The Wilderness Warrior - Douglas Brinkley [50]
When Roosevelt was growing up, the federal government did show tiny signs of a burgeoning new awareness that protecting wildlife and animals mattered. On June 30, 1864, for example, when Roosevelt was only five years old, in what is widely considered the initial federal intervention on behalf of wildlife resources, Congress transferred the Yosemite Valley from the public domain to the state of California. Even though Sacramento would eventually return the Yosemite Valley to the U.S. government, in 1906, an important precedent was established, for in the transfer agreement California agreed to “provide against the wanton destruction of fish and game found within said park, and against their capture or destruction for the purposes of merchandise or profit.”38
A timeless hero to Roosevelt was President Ulysses S. Grant, particularly for his strategic skill in securing a Union victory in the Civil War. Just as T.R. turned fourteen in 1872, and was taking an interest in the American West, President Grant signed the bill creating, at least on paper, Yellowstone National Park. Enthralled by stories of grizzly bears, time-clock geysers, petrified logs, and massive elk herds—all of which appeared in his favorite boys’ magazine Our Young Folks—Roosevelt vowed to visit the new national park someday.

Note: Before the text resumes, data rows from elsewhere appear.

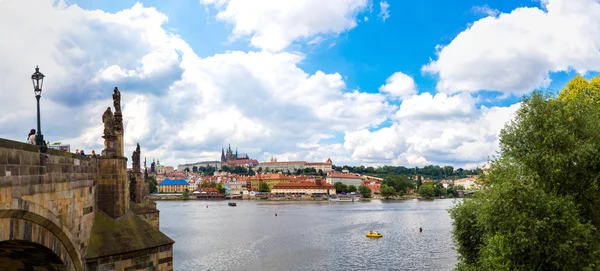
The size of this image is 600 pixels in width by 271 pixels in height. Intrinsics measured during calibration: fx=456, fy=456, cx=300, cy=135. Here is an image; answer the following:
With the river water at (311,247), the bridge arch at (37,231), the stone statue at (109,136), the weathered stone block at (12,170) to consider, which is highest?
the stone statue at (109,136)

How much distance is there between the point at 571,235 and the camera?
1584 cm

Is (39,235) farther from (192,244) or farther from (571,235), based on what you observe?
(192,244)

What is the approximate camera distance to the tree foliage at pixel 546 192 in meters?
16.0

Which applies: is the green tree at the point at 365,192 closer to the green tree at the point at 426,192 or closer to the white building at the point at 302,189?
the white building at the point at 302,189

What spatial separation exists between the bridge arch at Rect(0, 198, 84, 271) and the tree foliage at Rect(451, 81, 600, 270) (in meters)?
13.8

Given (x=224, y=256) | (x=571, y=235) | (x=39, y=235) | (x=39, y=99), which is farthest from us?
(x=224, y=256)

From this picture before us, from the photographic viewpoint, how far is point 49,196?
32.6ft

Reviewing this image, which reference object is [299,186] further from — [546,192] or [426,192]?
[546,192]

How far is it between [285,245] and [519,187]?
1515 inches

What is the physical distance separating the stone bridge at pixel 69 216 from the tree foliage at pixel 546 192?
39.7 ft

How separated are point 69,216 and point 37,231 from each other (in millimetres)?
1755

Two great interests—General Grant and American wildlife—had come together in the Yellowstone story. Unfortunately, President Grant didn’t fully comprehend the thuggishness of western poachers. The 2.2-million-acre park had no uniformed police force (wardens) to enforce the law, and wildlife was killed there indiscriminately until 1894, when the Yellowstone Park Protection Act clamped down on the criminals.39
Accounts of Alaska’s brute beauty were also extremely popular as Roosevelt was coming of age. Virtually no important biologists had inventoried this American acquisition. Back in 1867, Secretary of State William Seward had acquired more than 650,000 square miles of Alaska from Russia for a song—$7.2 million (less than 2 cents an acre).40 Antiexpansionists called the purchase “Seward’s Folly” and considered it a frozen wasteland not worth a trillionth of a dollar, but other Americans cheered it. Determined to prevent both the Russians and the Japanese from killing what were now American seals in the Bering Sea rookeries, President Grant set aside the Pribilof Islands to protect them in 1869; this measure was approved by Congress the following year.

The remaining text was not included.